We wait for Oxana in front of the gates of the university where a big banner is attached. When we ask her what this means, she says: “Bunkers”. The university has two large air-raid shelters where people can take shelter in case of alarm. Before we go to her office, she takes us through the basement rooms. Laughing, she points out a large houseplant and several carpets. The janitor is trying to make the bunkers a little more livable. Oxana explains that if the alarm sounds during our conversation, we should go straight down here. She would then follow, but would first have to make sure that everyone else found their way to the shelter as well. Currently, there are a lot of high school graduates at the university who are registering for the next semester.

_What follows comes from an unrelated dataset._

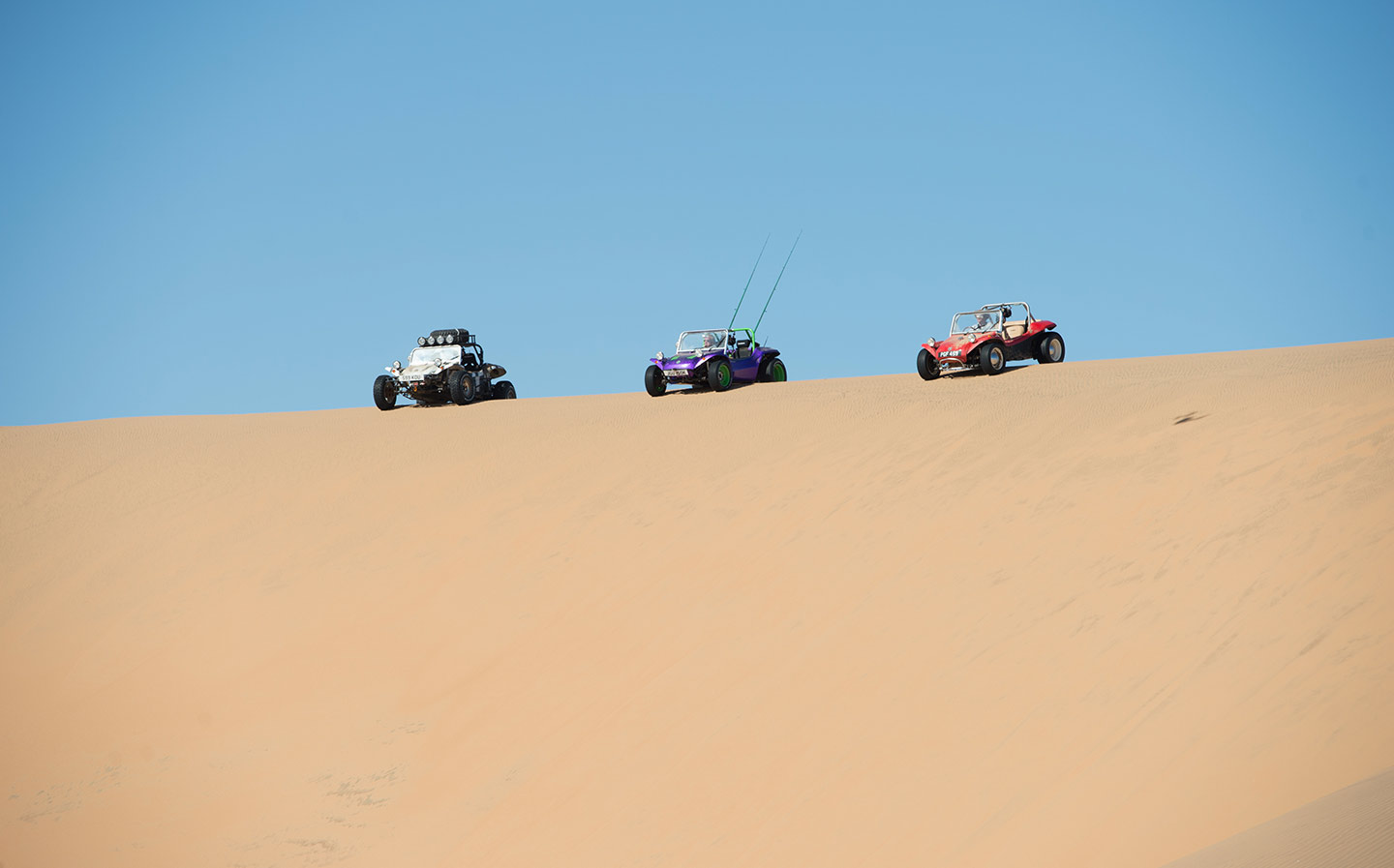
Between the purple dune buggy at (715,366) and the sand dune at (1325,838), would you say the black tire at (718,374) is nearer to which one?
the purple dune buggy at (715,366)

Back in her office, we briefly tell her about our trip and then ask Oxana and Oleg, one of her co-workers – he studied in Weimar and knows Jena well – about her current situation. What life is like at the university and their daily routine in view of the war. While we are listening to them, it happens: in the middle of the sentence the alarm sounds. Oxana immediately answers the phone and notifies everyone at the university. We go into the bunker.
After a few minutes, Oxana also arrives and we continue our conversation. Between us the houseplant that the janitor has put up. In the room next door, students are passing the time playing table tennis. Oxana tells us about the solidarity of the people in Ukraine, who support each other and especially the soldiers at the front – which is usually called “at zero” here – with everything in their power. Later she shows us packages of “emergency compresses” and water filters in her colleague’s office . “Farewell gifts” for colleagues and friends who are being drafted.
We only talk about the Future Center in passing. Nevertheless, Oxana emphasizes how important mutual exchange is, especially now. We agree to tighten the bonds for closer cooperation between the institutions in Czernowitz and Jena. In the design of a future center, she wishes to be able to participate. To bring people closer together, she says. Talking to each other, listening to each other, would be more important today than ever. For the future, she wishes for Ukraine to be freed from the Russian invaders within its old borders and for her to be able to live in her homeland again without fearing for the lives of people close to her – and her own.
The detailed interview with Oxana Matiychuk will be part of our travel documentary later.